Strikes and clashes with police boom as a result of economic injustice
Entrepreneurs, local authorities and common criminals oppress industrial workers and peasants. But ordinary citizens have taken to the streets, laid siege to government buildings, demanding justice. Four officials are jailed for beating to death a passer-by.
Beijing (AsiaNews/Agencies) – For the past three days some 2,000 workers at the Yangdong Co. Ltd in Jiangyan (Jiangsu) have been in the streets laying siege to city hall, shouting ‘Save our jobs’. Their action is symptomatic of the fact that despite China’s boom the looming recession is raising dissatisfaction levels among industrial workers who have few rights and no economic security, as quickly dumped by big companies at the first signs of crisis as they are exploited by them for years.

“They went to the city government yesterday to demand action on the company, and I think the city officials are talking to them today, too,” said Yu Changjiang, a local resident.

Because of the downturn in the economy the plant in question is planning to lay off thousands of employees. But a company boss, Ge Weiqing, is also thought to have absconded with about 100 million yuan (US million), part of which is said to be from the workers’ pension fund

Faced with such injustice, few rights and little faith in a legal system under the thumb of the Communist Party, ordinary citizens are now clamouring for the authorities to guarantee them at a time of crisis the minimal economic rights they have.

For instance in Sanya (Hainan) and Yongdeng County (Gansu) hundreds of taxi drivers launched strikes over monopolistic taxi companies, rents for cabs and illegal taxis. The drivers want local administrations to solve the problems. Their colleagues in Chongqing did the same earlier this month.

Online postings have reported that in Malanzhuang town (Tangshan, Hebei), Zhang San, the alleged head of a local group of gangsters (but thought to have connections with local government officials), beat to death a local peasant, Lu Gui, and intimidated local residents into selling their land for peanuts. But here too the death prompted scores of angry people to storm the town hall demanding justice.

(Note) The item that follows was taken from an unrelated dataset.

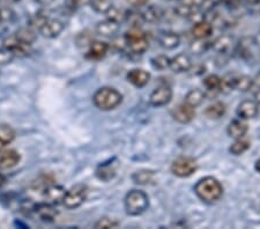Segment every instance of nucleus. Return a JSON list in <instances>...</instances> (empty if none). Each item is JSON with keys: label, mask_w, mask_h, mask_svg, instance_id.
I'll return each instance as SVG.
<instances>
[{"label": "nucleus", "mask_w": 260, "mask_h": 229, "mask_svg": "<svg viewBox=\"0 0 260 229\" xmlns=\"http://www.w3.org/2000/svg\"><path fill=\"white\" fill-rule=\"evenodd\" d=\"M194 192L205 203H215L223 194V186L215 177L207 176L197 182Z\"/></svg>", "instance_id": "nucleus-1"}, {"label": "nucleus", "mask_w": 260, "mask_h": 229, "mask_svg": "<svg viewBox=\"0 0 260 229\" xmlns=\"http://www.w3.org/2000/svg\"><path fill=\"white\" fill-rule=\"evenodd\" d=\"M121 102H123V95L112 87H102L93 95L94 106L102 111L114 110Z\"/></svg>", "instance_id": "nucleus-2"}, {"label": "nucleus", "mask_w": 260, "mask_h": 229, "mask_svg": "<svg viewBox=\"0 0 260 229\" xmlns=\"http://www.w3.org/2000/svg\"><path fill=\"white\" fill-rule=\"evenodd\" d=\"M124 206L126 213L131 216L141 215L148 210L149 198L142 190H132L127 192L124 199Z\"/></svg>", "instance_id": "nucleus-3"}, {"label": "nucleus", "mask_w": 260, "mask_h": 229, "mask_svg": "<svg viewBox=\"0 0 260 229\" xmlns=\"http://www.w3.org/2000/svg\"><path fill=\"white\" fill-rule=\"evenodd\" d=\"M124 41L129 51L136 55H141L146 52V50L149 47L146 32L138 26H132L125 32Z\"/></svg>", "instance_id": "nucleus-4"}, {"label": "nucleus", "mask_w": 260, "mask_h": 229, "mask_svg": "<svg viewBox=\"0 0 260 229\" xmlns=\"http://www.w3.org/2000/svg\"><path fill=\"white\" fill-rule=\"evenodd\" d=\"M88 189L85 184H77L66 191L64 198V206L69 210L80 207L87 199Z\"/></svg>", "instance_id": "nucleus-5"}, {"label": "nucleus", "mask_w": 260, "mask_h": 229, "mask_svg": "<svg viewBox=\"0 0 260 229\" xmlns=\"http://www.w3.org/2000/svg\"><path fill=\"white\" fill-rule=\"evenodd\" d=\"M198 169V163L194 159L187 156H180L171 165V173L177 177H188L193 175Z\"/></svg>", "instance_id": "nucleus-6"}, {"label": "nucleus", "mask_w": 260, "mask_h": 229, "mask_svg": "<svg viewBox=\"0 0 260 229\" xmlns=\"http://www.w3.org/2000/svg\"><path fill=\"white\" fill-rule=\"evenodd\" d=\"M173 99V90L169 86H160L156 89L153 90V93L149 96V103L153 107H163Z\"/></svg>", "instance_id": "nucleus-7"}, {"label": "nucleus", "mask_w": 260, "mask_h": 229, "mask_svg": "<svg viewBox=\"0 0 260 229\" xmlns=\"http://www.w3.org/2000/svg\"><path fill=\"white\" fill-rule=\"evenodd\" d=\"M66 191L67 190L62 185L51 184L43 190V197L48 204H51L53 206L59 205L64 202Z\"/></svg>", "instance_id": "nucleus-8"}, {"label": "nucleus", "mask_w": 260, "mask_h": 229, "mask_svg": "<svg viewBox=\"0 0 260 229\" xmlns=\"http://www.w3.org/2000/svg\"><path fill=\"white\" fill-rule=\"evenodd\" d=\"M171 115L175 120H177L180 124H187L193 120L196 117V109L187 103H180L177 107L174 108L171 111Z\"/></svg>", "instance_id": "nucleus-9"}, {"label": "nucleus", "mask_w": 260, "mask_h": 229, "mask_svg": "<svg viewBox=\"0 0 260 229\" xmlns=\"http://www.w3.org/2000/svg\"><path fill=\"white\" fill-rule=\"evenodd\" d=\"M3 47L10 50V51L13 53L15 57H24L29 53V50H30V45H27L20 42L16 39L15 35L7 36L6 39L3 41Z\"/></svg>", "instance_id": "nucleus-10"}, {"label": "nucleus", "mask_w": 260, "mask_h": 229, "mask_svg": "<svg viewBox=\"0 0 260 229\" xmlns=\"http://www.w3.org/2000/svg\"><path fill=\"white\" fill-rule=\"evenodd\" d=\"M65 24L62 21L58 19H48L47 22H45L42 28L40 29L41 35L43 37H47V39H56V37L59 36L62 30H64Z\"/></svg>", "instance_id": "nucleus-11"}, {"label": "nucleus", "mask_w": 260, "mask_h": 229, "mask_svg": "<svg viewBox=\"0 0 260 229\" xmlns=\"http://www.w3.org/2000/svg\"><path fill=\"white\" fill-rule=\"evenodd\" d=\"M109 44L102 41L91 42L86 52V58L89 60H101L107 56L109 51Z\"/></svg>", "instance_id": "nucleus-12"}, {"label": "nucleus", "mask_w": 260, "mask_h": 229, "mask_svg": "<svg viewBox=\"0 0 260 229\" xmlns=\"http://www.w3.org/2000/svg\"><path fill=\"white\" fill-rule=\"evenodd\" d=\"M237 116L241 119H252L259 112V104L252 100H245L237 108Z\"/></svg>", "instance_id": "nucleus-13"}, {"label": "nucleus", "mask_w": 260, "mask_h": 229, "mask_svg": "<svg viewBox=\"0 0 260 229\" xmlns=\"http://www.w3.org/2000/svg\"><path fill=\"white\" fill-rule=\"evenodd\" d=\"M192 68L191 58L185 53H178L170 59L169 69L175 73H183L190 71Z\"/></svg>", "instance_id": "nucleus-14"}, {"label": "nucleus", "mask_w": 260, "mask_h": 229, "mask_svg": "<svg viewBox=\"0 0 260 229\" xmlns=\"http://www.w3.org/2000/svg\"><path fill=\"white\" fill-rule=\"evenodd\" d=\"M21 161V154L15 149L0 153V169L7 170L18 166Z\"/></svg>", "instance_id": "nucleus-15"}, {"label": "nucleus", "mask_w": 260, "mask_h": 229, "mask_svg": "<svg viewBox=\"0 0 260 229\" xmlns=\"http://www.w3.org/2000/svg\"><path fill=\"white\" fill-rule=\"evenodd\" d=\"M150 74L142 69H133L127 73V80L137 88H142L149 82Z\"/></svg>", "instance_id": "nucleus-16"}, {"label": "nucleus", "mask_w": 260, "mask_h": 229, "mask_svg": "<svg viewBox=\"0 0 260 229\" xmlns=\"http://www.w3.org/2000/svg\"><path fill=\"white\" fill-rule=\"evenodd\" d=\"M119 28L120 23L110 19H107L98 23V26H96V32L103 37H115L117 32L119 31Z\"/></svg>", "instance_id": "nucleus-17"}, {"label": "nucleus", "mask_w": 260, "mask_h": 229, "mask_svg": "<svg viewBox=\"0 0 260 229\" xmlns=\"http://www.w3.org/2000/svg\"><path fill=\"white\" fill-rule=\"evenodd\" d=\"M213 24L206 20H201L199 22H196L192 28L191 34L196 40H206L207 37L212 35Z\"/></svg>", "instance_id": "nucleus-18"}, {"label": "nucleus", "mask_w": 260, "mask_h": 229, "mask_svg": "<svg viewBox=\"0 0 260 229\" xmlns=\"http://www.w3.org/2000/svg\"><path fill=\"white\" fill-rule=\"evenodd\" d=\"M247 124L244 122V119H235L228 126V135L234 139L244 138V136L247 132Z\"/></svg>", "instance_id": "nucleus-19"}, {"label": "nucleus", "mask_w": 260, "mask_h": 229, "mask_svg": "<svg viewBox=\"0 0 260 229\" xmlns=\"http://www.w3.org/2000/svg\"><path fill=\"white\" fill-rule=\"evenodd\" d=\"M233 42L234 41L232 36L223 35V36L217 37L215 41L212 42L211 48L217 53L225 55V53H228L230 50L233 49Z\"/></svg>", "instance_id": "nucleus-20"}, {"label": "nucleus", "mask_w": 260, "mask_h": 229, "mask_svg": "<svg viewBox=\"0 0 260 229\" xmlns=\"http://www.w3.org/2000/svg\"><path fill=\"white\" fill-rule=\"evenodd\" d=\"M158 43L165 49H175L180 43V37L178 34L173 31H165L158 35Z\"/></svg>", "instance_id": "nucleus-21"}, {"label": "nucleus", "mask_w": 260, "mask_h": 229, "mask_svg": "<svg viewBox=\"0 0 260 229\" xmlns=\"http://www.w3.org/2000/svg\"><path fill=\"white\" fill-rule=\"evenodd\" d=\"M14 35L20 42H22V43L27 44V45H30V47L34 43H35L37 40L36 30L29 26L19 28L18 30L14 32Z\"/></svg>", "instance_id": "nucleus-22"}, {"label": "nucleus", "mask_w": 260, "mask_h": 229, "mask_svg": "<svg viewBox=\"0 0 260 229\" xmlns=\"http://www.w3.org/2000/svg\"><path fill=\"white\" fill-rule=\"evenodd\" d=\"M163 14H165V12H163L162 8L156 5L146 7L145 10L141 12L142 19H144L145 22H149V23L158 22V21L163 18Z\"/></svg>", "instance_id": "nucleus-23"}, {"label": "nucleus", "mask_w": 260, "mask_h": 229, "mask_svg": "<svg viewBox=\"0 0 260 229\" xmlns=\"http://www.w3.org/2000/svg\"><path fill=\"white\" fill-rule=\"evenodd\" d=\"M34 211L36 212V214L40 216L44 221H53V219H56L57 211L54 210L53 205L51 204H39L34 207Z\"/></svg>", "instance_id": "nucleus-24"}, {"label": "nucleus", "mask_w": 260, "mask_h": 229, "mask_svg": "<svg viewBox=\"0 0 260 229\" xmlns=\"http://www.w3.org/2000/svg\"><path fill=\"white\" fill-rule=\"evenodd\" d=\"M225 111H227V107L223 102H215L213 104H209V106L205 109L204 114L209 119H220L223 117Z\"/></svg>", "instance_id": "nucleus-25"}, {"label": "nucleus", "mask_w": 260, "mask_h": 229, "mask_svg": "<svg viewBox=\"0 0 260 229\" xmlns=\"http://www.w3.org/2000/svg\"><path fill=\"white\" fill-rule=\"evenodd\" d=\"M205 100V93L203 90L200 89H192L188 91L185 96V103L190 104L191 107L197 108L198 106H200L201 103L204 102Z\"/></svg>", "instance_id": "nucleus-26"}, {"label": "nucleus", "mask_w": 260, "mask_h": 229, "mask_svg": "<svg viewBox=\"0 0 260 229\" xmlns=\"http://www.w3.org/2000/svg\"><path fill=\"white\" fill-rule=\"evenodd\" d=\"M16 133L14 128L7 124H0V141L6 146L15 139Z\"/></svg>", "instance_id": "nucleus-27"}, {"label": "nucleus", "mask_w": 260, "mask_h": 229, "mask_svg": "<svg viewBox=\"0 0 260 229\" xmlns=\"http://www.w3.org/2000/svg\"><path fill=\"white\" fill-rule=\"evenodd\" d=\"M254 45L253 37L250 39V37H245L243 39L240 44H238V51H240V56L243 58H249L252 55V47Z\"/></svg>", "instance_id": "nucleus-28"}, {"label": "nucleus", "mask_w": 260, "mask_h": 229, "mask_svg": "<svg viewBox=\"0 0 260 229\" xmlns=\"http://www.w3.org/2000/svg\"><path fill=\"white\" fill-rule=\"evenodd\" d=\"M250 141L246 140L244 138H240L236 139V141L230 146L229 152L234 154V155H241V154L245 153L247 149L250 148Z\"/></svg>", "instance_id": "nucleus-29"}, {"label": "nucleus", "mask_w": 260, "mask_h": 229, "mask_svg": "<svg viewBox=\"0 0 260 229\" xmlns=\"http://www.w3.org/2000/svg\"><path fill=\"white\" fill-rule=\"evenodd\" d=\"M221 81L222 78L216 74H211L204 79L203 83L209 91H221Z\"/></svg>", "instance_id": "nucleus-30"}, {"label": "nucleus", "mask_w": 260, "mask_h": 229, "mask_svg": "<svg viewBox=\"0 0 260 229\" xmlns=\"http://www.w3.org/2000/svg\"><path fill=\"white\" fill-rule=\"evenodd\" d=\"M106 15H107V19H110L112 21H116V22L121 23L123 21L126 20L127 12L119 10V8H117L115 6H111L109 8V11L107 12Z\"/></svg>", "instance_id": "nucleus-31"}, {"label": "nucleus", "mask_w": 260, "mask_h": 229, "mask_svg": "<svg viewBox=\"0 0 260 229\" xmlns=\"http://www.w3.org/2000/svg\"><path fill=\"white\" fill-rule=\"evenodd\" d=\"M49 19V16L44 13H36L35 15H32L30 19L28 21V26L35 29V30H40L42 26L47 22Z\"/></svg>", "instance_id": "nucleus-32"}, {"label": "nucleus", "mask_w": 260, "mask_h": 229, "mask_svg": "<svg viewBox=\"0 0 260 229\" xmlns=\"http://www.w3.org/2000/svg\"><path fill=\"white\" fill-rule=\"evenodd\" d=\"M212 43L206 40H197L191 44V51L196 53V55H201V53L206 52L207 50L211 48Z\"/></svg>", "instance_id": "nucleus-33"}, {"label": "nucleus", "mask_w": 260, "mask_h": 229, "mask_svg": "<svg viewBox=\"0 0 260 229\" xmlns=\"http://www.w3.org/2000/svg\"><path fill=\"white\" fill-rule=\"evenodd\" d=\"M153 177V173L148 172V170H140V172H137L133 174L132 180L137 184H147Z\"/></svg>", "instance_id": "nucleus-34"}, {"label": "nucleus", "mask_w": 260, "mask_h": 229, "mask_svg": "<svg viewBox=\"0 0 260 229\" xmlns=\"http://www.w3.org/2000/svg\"><path fill=\"white\" fill-rule=\"evenodd\" d=\"M152 64L156 70H167L170 66V58L165 55L156 56L152 59Z\"/></svg>", "instance_id": "nucleus-35"}, {"label": "nucleus", "mask_w": 260, "mask_h": 229, "mask_svg": "<svg viewBox=\"0 0 260 229\" xmlns=\"http://www.w3.org/2000/svg\"><path fill=\"white\" fill-rule=\"evenodd\" d=\"M119 222L110 218H101L98 222L94 224L96 229H109V228H117L119 227Z\"/></svg>", "instance_id": "nucleus-36"}, {"label": "nucleus", "mask_w": 260, "mask_h": 229, "mask_svg": "<svg viewBox=\"0 0 260 229\" xmlns=\"http://www.w3.org/2000/svg\"><path fill=\"white\" fill-rule=\"evenodd\" d=\"M90 5L98 13L106 14L109 8L112 6V4L110 0H96V2H90Z\"/></svg>", "instance_id": "nucleus-37"}, {"label": "nucleus", "mask_w": 260, "mask_h": 229, "mask_svg": "<svg viewBox=\"0 0 260 229\" xmlns=\"http://www.w3.org/2000/svg\"><path fill=\"white\" fill-rule=\"evenodd\" d=\"M14 58L15 56L10 51V50L4 47L0 48V66L11 64V62L14 60Z\"/></svg>", "instance_id": "nucleus-38"}, {"label": "nucleus", "mask_w": 260, "mask_h": 229, "mask_svg": "<svg viewBox=\"0 0 260 229\" xmlns=\"http://www.w3.org/2000/svg\"><path fill=\"white\" fill-rule=\"evenodd\" d=\"M14 12L11 10V8L4 7L0 8V22L2 23H6V22H11L12 20L14 19Z\"/></svg>", "instance_id": "nucleus-39"}, {"label": "nucleus", "mask_w": 260, "mask_h": 229, "mask_svg": "<svg viewBox=\"0 0 260 229\" xmlns=\"http://www.w3.org/2000/svg\"><path fill=\"white\" fill-rule=\"evenodd\" d=\"M205 3H206V0H180V4L193 8L196 11H200L204 7Z\"/></svg>", "instance_id": "nucleus-40"}, {"label": "nucleus", "mask_w": 260, "mask_h": 229, "mask_svg": "<svg viewBox=\"0 0 260 229\" xmlns=\"http://www.w3.org/2000/svg\"><path fill=\"white\" fill-rule=\"evenodd\" d=\"M88 3H90V0H66L65 6L66 8H69V10L74 11L79 7L85 6Z\"/></svg>", "instance_id": "nucleus-41"}, {"label": "nucleus", "mask_w": 260, "mask_h": 229, "mask_svg": "<svg viewBox=\"0 0 260 229\" xmlns=\"http://www.w3.org/2000/svg\"><path fill=\"white\" fill-rule=\"evenodd\" d=\"M219 3L221 5H223L228 8H237L244 3V0H219Z\"/></svg>", "instance_id": "nucleus-42"}, {"label": "nucleus", "mask_w": 260, "mask_h": 229, "mask_svg": "<svg viewBox=\"0 0 260 229\" xmlns=\"http://www.w3.org/2000/svg\"><path fill=\"white\" fill-rule=\"evenodd\" d=\"M149 0H127V3L129 5L133 6V7H141V6H146L147 3H148Z\"/></svg>", "instance_id": "nucleus-43"}, {"label": "nucleus", "mask_w": 260, "mask_h": 229, "mask_svg": "<svg viewBox=\"0 0 260 229\" xmlns=\"http://www.w3.org/2000/svg\"><path fill=\"white\" fill-rule=\"evenodd\" d=\"M252 88H255V89H260V73L258 74L257 77H255V79H253V86Z\"/></svg>", "instance_id": "nucleus-44"}, {"label": "nucleus", "mask_w": 260, "mask_h": 229, "mask_svg": "<svg viewBox=\"0 0 260 229\" xmlns=\"http://www.w3.org/2000/svg\"><path fill=\"white\" fill-rule=\"evenodd\" d=\"M37 3L40 4V5H43V6H48L50 4H52L54 0H36Z\"/></svg>", "instance_id": "nucleus-45"}, {"label": "nucleus", "mask_w": 260, "mask_h": 229, "mask_svg": "<svg viewBox=\"0 0 260 229\" xmlns=\"http://www.w3.org/2000/svg\"><path fill=\"white\" fill-rule=\"evenodd\" d=\"M253 42H254V45H257V47H260V31L253 37Z\"/></svg>", "instance_id": "nucleus-46"}, {"label": "nucleus", "mask_w": 260, "mask_h": 229, "mask_svg": "<svg viewBox=\"0 0 260 229\" xmlns=\"http://www.w3.org/2000/svg\"><path fill=\"white\" fill-rule=\"evenodd\" d=\"M244 3L247 4V5L253 6V5H257V4H259L260 0H244Z\"/></svg>", "instance_id": "nucleus-47"}, {"label": "nucleus", "mask_w": 260, "mask_h": 229, "mask_svg": "<svg viewBox=\"0 0 260 229\" xmlns=\"http://www.w3.org/2000/svg\"><path fill=\"white\" fill-rule=\"evenodd\" d=\"M254 101L257 102L258 104H260V89H258L257 91H255V94H254Z\"/></svg>", "instance_id": "nucleus-48"}, {"label": "nucleus", "mask_w": 260, "mask_h": 229, "mask_svg": "<svg viewBox=\"0 0 260 229\" xmlns=\"http://www.w3.org/2000/svg\"><path fill=\"white\" fill-rule=\"evenodd\" d=\"M5 182H6V177L4 176L3 174H0V187H2L4 184H5Z\"/></svg>", "instance_id": "nucleus-49"}, {"label": "nucleus", "mask_w": 260, "mask_h": 229, "mask_svg": "<svg viewBox=\"0 0 260 229\" xmlns=\"http://www.w3.org/2000/svg\"><path fill=\"white\" fill-rule=\"evenodd\" d=\"M254 167H255V170H257L258 173H260V159L255 161V166Z\"/></svg>", "instance_id": "nucleus-50"}, {"label": "nucleus", "mask_w": 260, "mask_h": 229, "mask_svg": "<svg viewBox=\"0 0 260 229\" xmlns=\"http://www.w3.org/2000/svg\"><path fill=\"white\" fill-rule=\"evenodd\" d=\"M5 147H6V145L4 144V143H2V141H0V151H3V149L5 148Z\"/></svg>", "instance_id": "nucleus-51"}, {"label": "nucleus", "mask_w": 260, "mask_h": 229, "mask_svg": "<svg viewBox=\"0 0 260 229\" xmlns=\"http://www.w3.org/2000/svg\"><path fill=\"white\" fill-rule=\"evenodd\" d=\"M6 2H8V3H11V4H16V3H19V2H21V0H6Z\"/></svg>", "instance_id": "nucleus-52"}, {"label": "nucleus", "mask_w": 260, "mask_h": 229, "mask_svg": "<svg viewBox=\"0 0 260 229\" xmlns=\"http://www.w3.org/2000/svg\"><path fill=\"white\" fill-rule=\"evenodd\" d=\"M90 2H96V0H90Z\"/></svg>", "instance_id": "nucleus-53"}]
</instances>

For some time Beijing has responded to the situation by telling local governments to prevent mass protests by any means. 

Zhou Yongkang, the mainland's top official in charge of maintaining public security and social order, last month urged officials at all levels to prevent the rise of conflicts and to resolve disputes, knowing full well that protests are often triggered by obvious injustices.

By contrast a court in Tianmen (Hubei) convicted four urban management officials for their part in the death of Wei Wenhua, a local construction company manager, and sentenced them to three to six years in prison. Mr Wei was beaten to death after he stopped to film the culprits as they attacked residents in a village during a demonstration.

Such officials are employed in large mainland cities as a secondary security force, but are regularly accused of heavy-handedness in carrying out their duties.